Extinct genus of reptiles

Marmoretta is an extinct genus of small lepidosauromorph reptile known from the Middle-Late Jurassic of Britain and Portugal. The genus contains two species, M. oxoniensis and M. drescherae.

==Discovery and naming==
Marmoretta is known from holotype BMNH R.12020, the anterior region of a right maxilla. All specimens are housed in the Natural History Museum. They were collected from the Mammal Bed of the Forest Marble Formation, at Kirtlington Quarry, Oxfordshire, which has yielded a rich assemblage of small vertebrates including mammals, frogs, salamanders and other small reptiles. Marmoretta is very common in that locality but its remains are fragmentary. In 1994, additional specimens of Marmoretta were described from the Kilmaluag Formation (previously known as the Ostracod Limestones) of the Great Estuarine Group in Skye. This material of Marmoretta includes the first associated skull and postcranial remains.

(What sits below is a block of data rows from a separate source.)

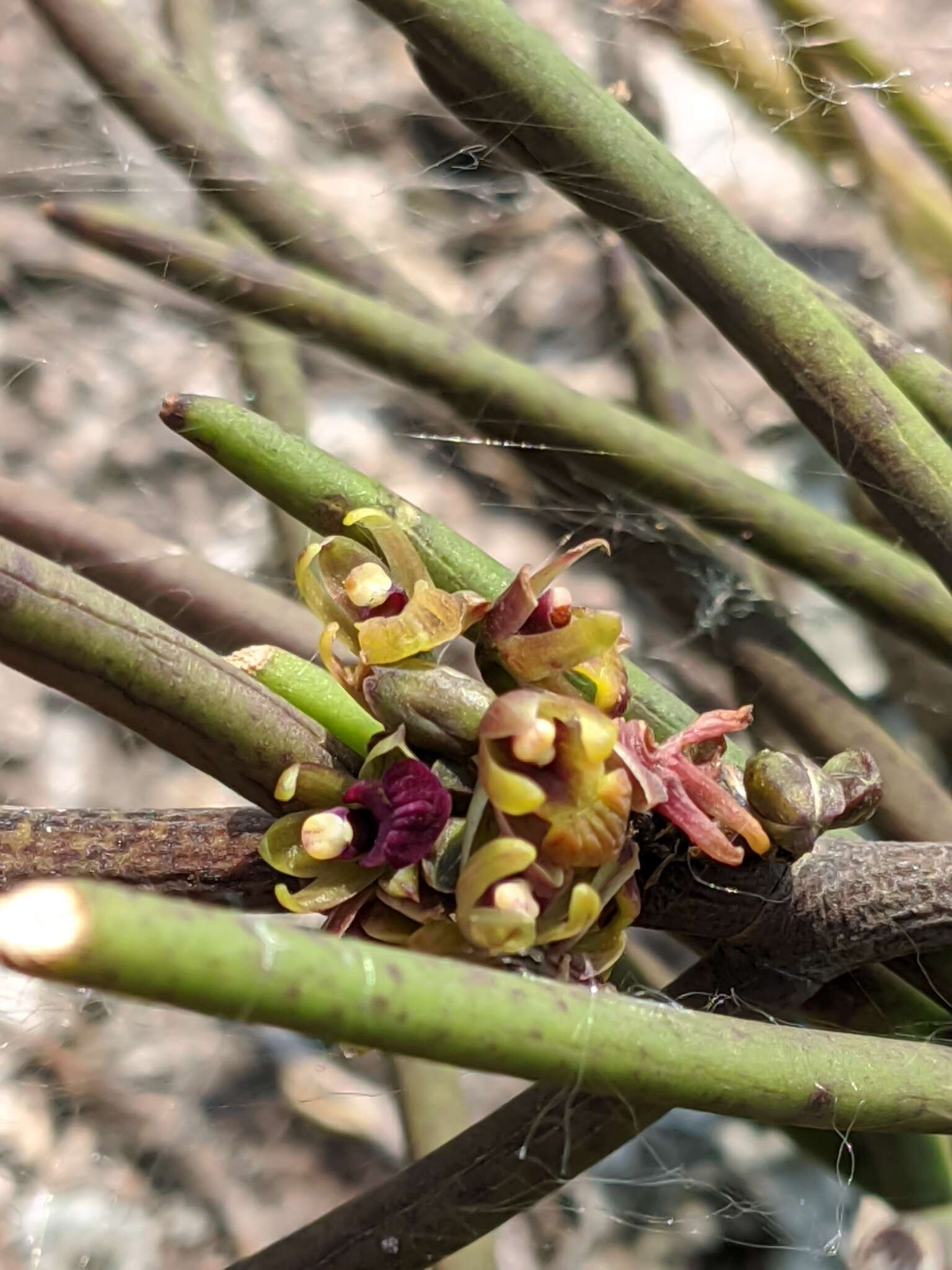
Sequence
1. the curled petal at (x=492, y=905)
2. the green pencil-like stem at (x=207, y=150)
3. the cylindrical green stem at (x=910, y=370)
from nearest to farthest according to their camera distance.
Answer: the curled petal at (x=492, y=905) < the cylindrical green stem at (x=910, y=370) < the green pencil-like stem at (x=207, y=150)

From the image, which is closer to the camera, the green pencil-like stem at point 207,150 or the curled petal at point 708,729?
the curled petal at point 708,729

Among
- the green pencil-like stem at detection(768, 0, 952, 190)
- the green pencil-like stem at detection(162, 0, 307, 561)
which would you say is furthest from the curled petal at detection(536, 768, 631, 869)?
the green pencil-like stem at detection(768, 0, 952, 190)

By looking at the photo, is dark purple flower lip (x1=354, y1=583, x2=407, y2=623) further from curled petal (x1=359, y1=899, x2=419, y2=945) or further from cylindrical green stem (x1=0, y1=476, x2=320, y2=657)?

They confirm the original description and reconstruction, and provide additional support for position of Marmoretta as the sister taxon of Lepidosauria. Both localities dates to the Late Bathonian stage of the Middle Jurassic period, about 166.2-164.7 million years ago. In 2021, the Skye material was redescribed with CT scanning, and was found to slightly differ from the specimens from Oxford, with a different arrangement of palatal teeth and a differently shaped parabasisphenoid.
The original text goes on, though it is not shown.